## Assignment 1
Who wrote the score for the film described in the film synopsis?
## Assignment 2
Pick up the film synopsis after its last sentence and continue it.

Directed by John Guillermin (later to direct the likes of The Blue Max, The Bridge at Remagen, The Towering Inferno and Death on the Nile), DOP: Douglas Slocombe (The Blue Max, Dance of the Vampires, The Lion in Winter, The Italian Job, The Great Gatsby [1974] ... as well as Close Encounters of the Third Kind and the first three Indiana Jones movies). Score by John Addison (Torn Curtain, Sleuth, A Bridge too Far).
Richard Attenborough plays Lauderdale, a kind of quintessential English sergeant major at a British outpost in a fictitious African country (Batasi), native troops and their barracks about to be handed over to the new African government upon independence. With Colonel Deal (Jack Hawkins) away, Batasian Lieutenant Boniface takes over the place by way of a mutiny against the appointed commanding officer, Captain Abraham (also a local national), because the latter supported the "wrong" party in the preceding revolution. Abraham manages to flee but is heavily wounded by gunshots. He manages to find refuge in the non-commissioned officers' mess, where Lauderdale has withdrawn along with his other NCOs. Also present are a left-leaning female MP from London, Miss Barker-Wise (Flora Robson), who has been touring the bases in Batasi, and a young UN employee, Miss Eriksson ("...and introducing" Mia Farrow) stranded in the nearby capital during the coup d' état.

## Material supplied
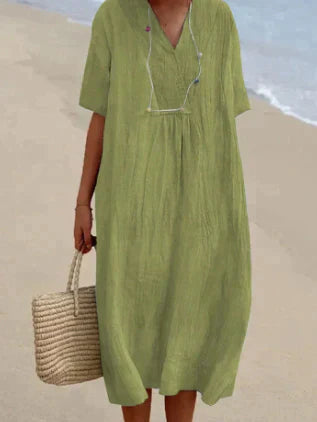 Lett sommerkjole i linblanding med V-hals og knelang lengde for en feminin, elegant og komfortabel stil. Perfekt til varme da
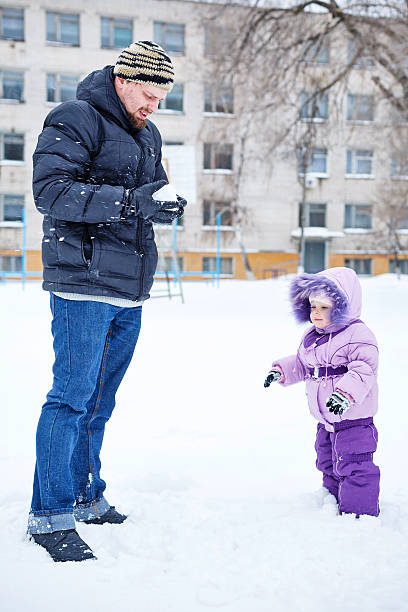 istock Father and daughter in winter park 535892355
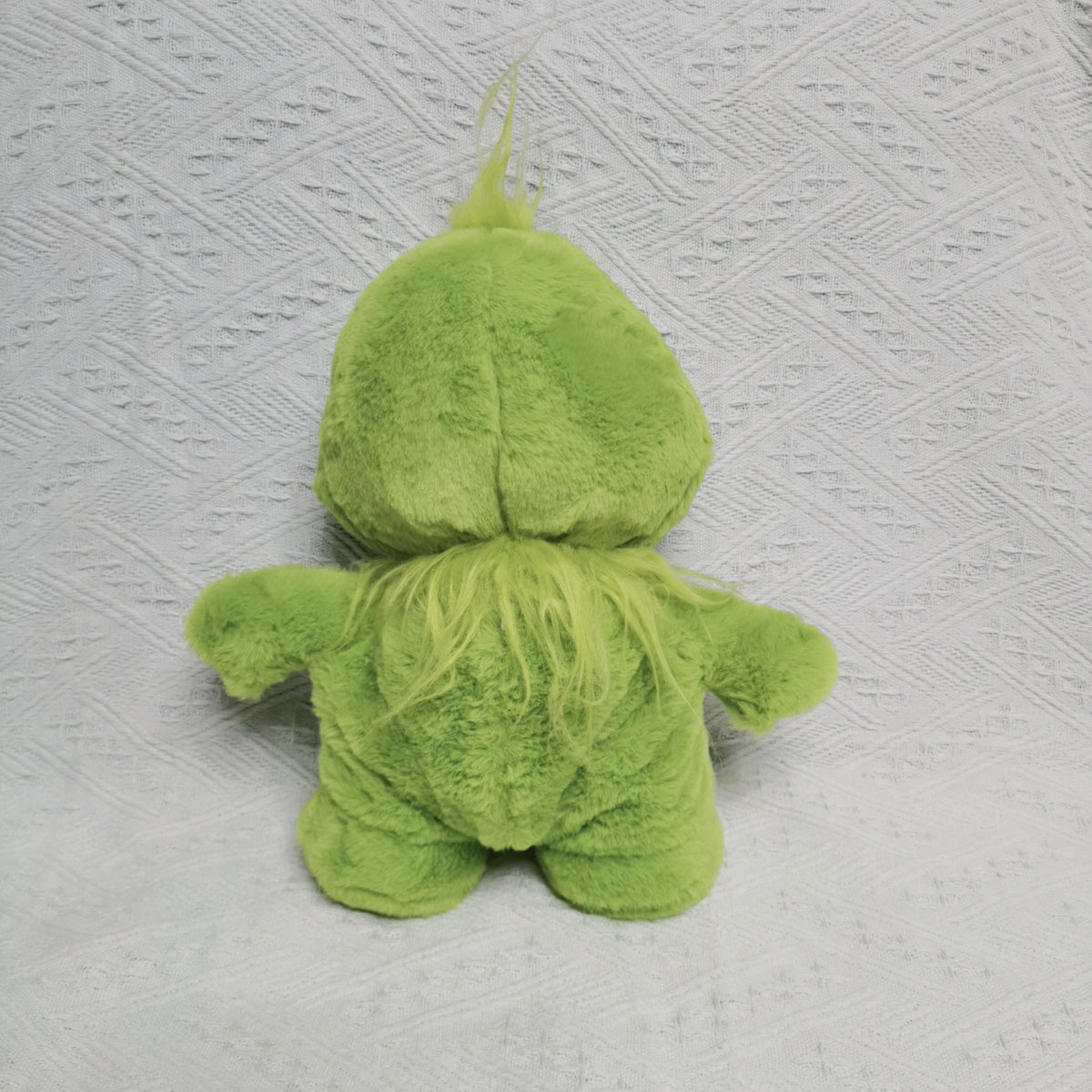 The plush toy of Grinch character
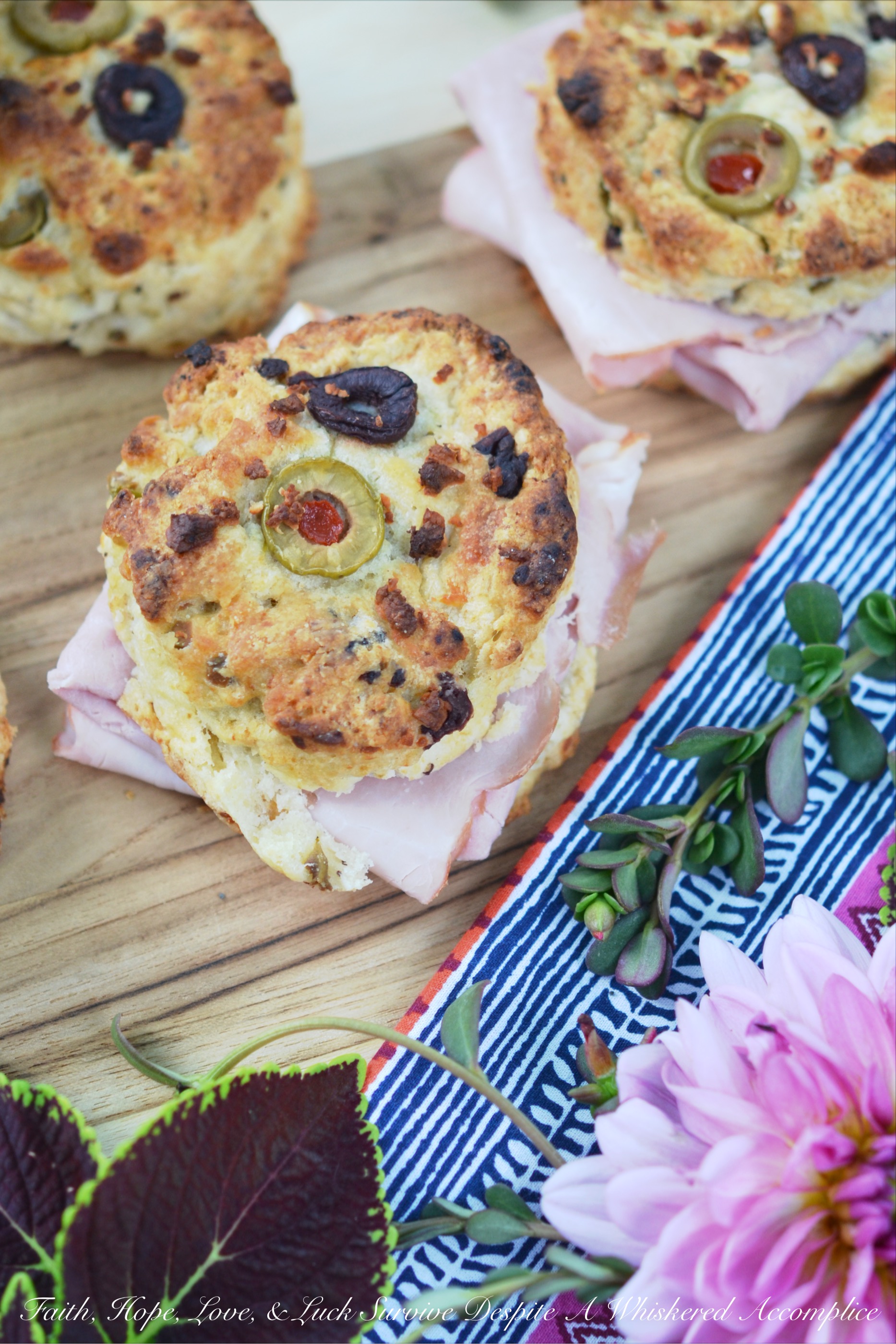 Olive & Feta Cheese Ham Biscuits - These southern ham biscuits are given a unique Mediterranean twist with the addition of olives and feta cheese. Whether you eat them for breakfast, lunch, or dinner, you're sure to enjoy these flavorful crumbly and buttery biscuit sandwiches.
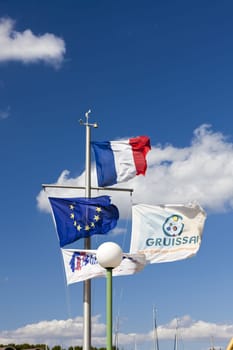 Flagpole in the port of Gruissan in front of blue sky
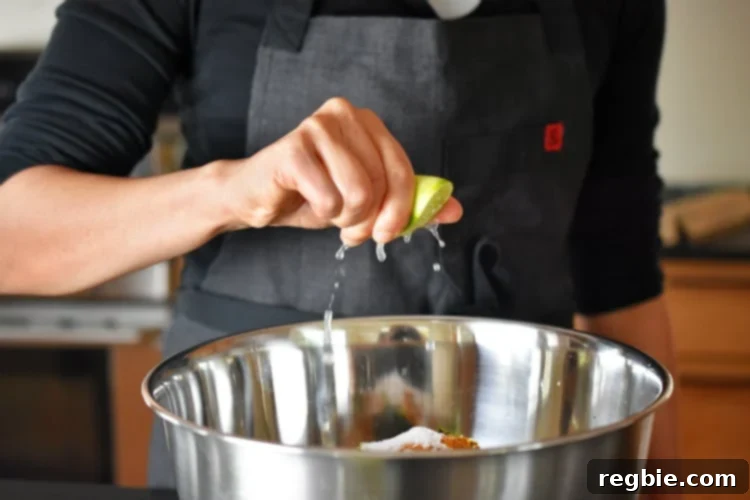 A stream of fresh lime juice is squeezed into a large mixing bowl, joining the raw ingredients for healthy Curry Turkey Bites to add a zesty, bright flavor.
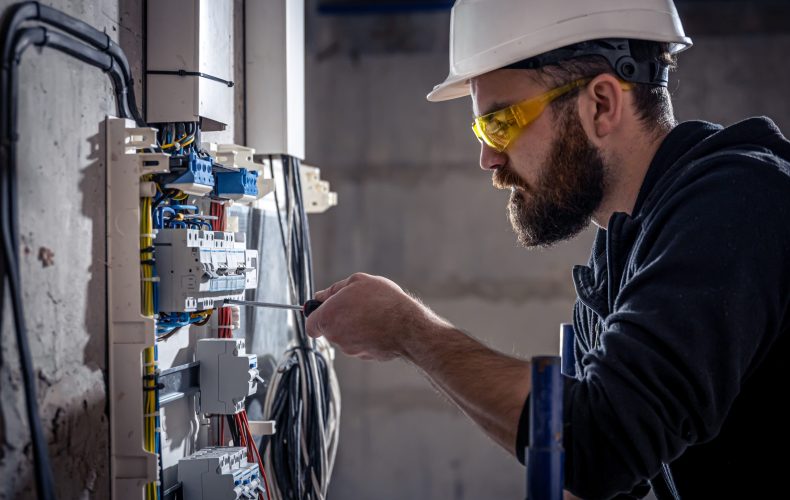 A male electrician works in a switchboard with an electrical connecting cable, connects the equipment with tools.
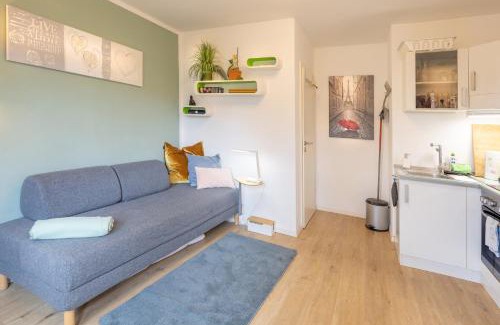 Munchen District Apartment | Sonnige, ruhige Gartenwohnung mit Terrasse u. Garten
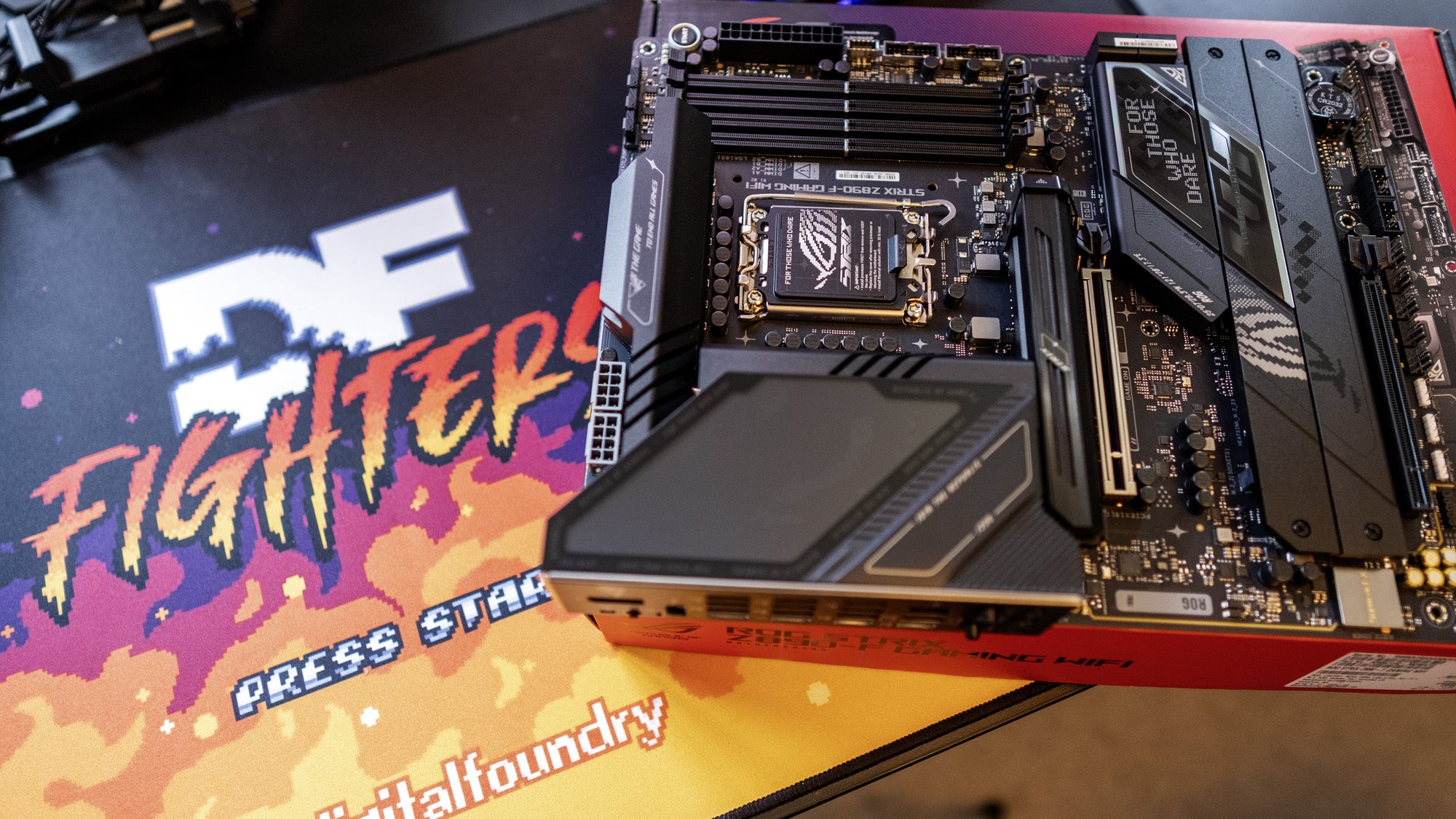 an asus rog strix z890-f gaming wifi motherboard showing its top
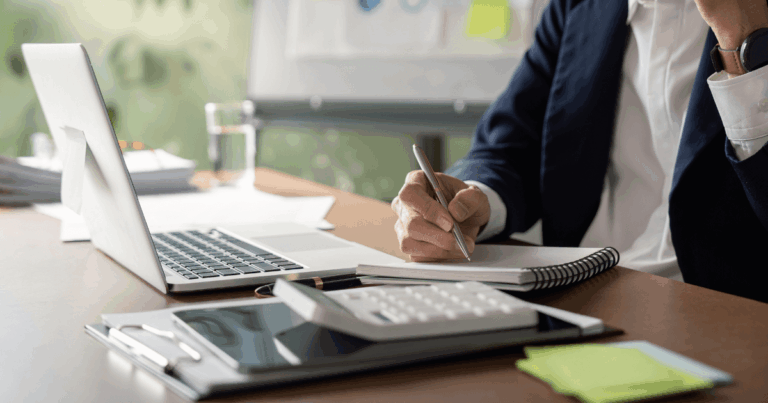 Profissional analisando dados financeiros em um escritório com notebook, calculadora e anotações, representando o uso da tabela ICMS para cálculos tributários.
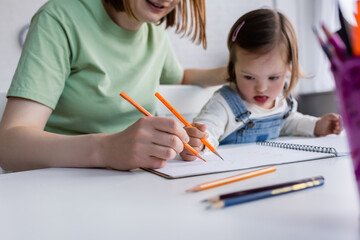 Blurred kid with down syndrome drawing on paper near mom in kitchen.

## Written answer 1
John Addison

## Written answer 2
Lauderdale tries to hide Abraham from Boniface to avoid him ending up before a firing squad. But Miss Barker-Wise thinks she can convince Boniface, who had been her protégé during his officer's training in Britain, to release Abraham into doctors' care, so she reveals his whereabouts. Boniface then demands that Lauderdale surrender Abraham and threatens to blow up the mess if he doesn't comply. Lauderdale decides to act.
I don' want to offer spoilers here. This is no war movie, with very little that could be considered "action", but it is a very tense drama that could probably easily be put on stage (maybe it has been, I don't know). Being stuck in the mess (pun intended) under the circumstances gives you a claustrophobic feeling. This is also great actors' cinema, most of all by Richard Attenborough, though the roles may be a little clichéd here and there: the strict and anachronistic but honourable sergeant major, the idealistic (and therefore naive) woman member of parliament who sees herself disappointed in her belief in good, the bantering sergeants. In spite of those reservations: highly recommended.
BOND CONNECTIONS (feel free to find more, which there probably are):
Douglas Slocombe was also DOP of NSNA. (For good or bad.)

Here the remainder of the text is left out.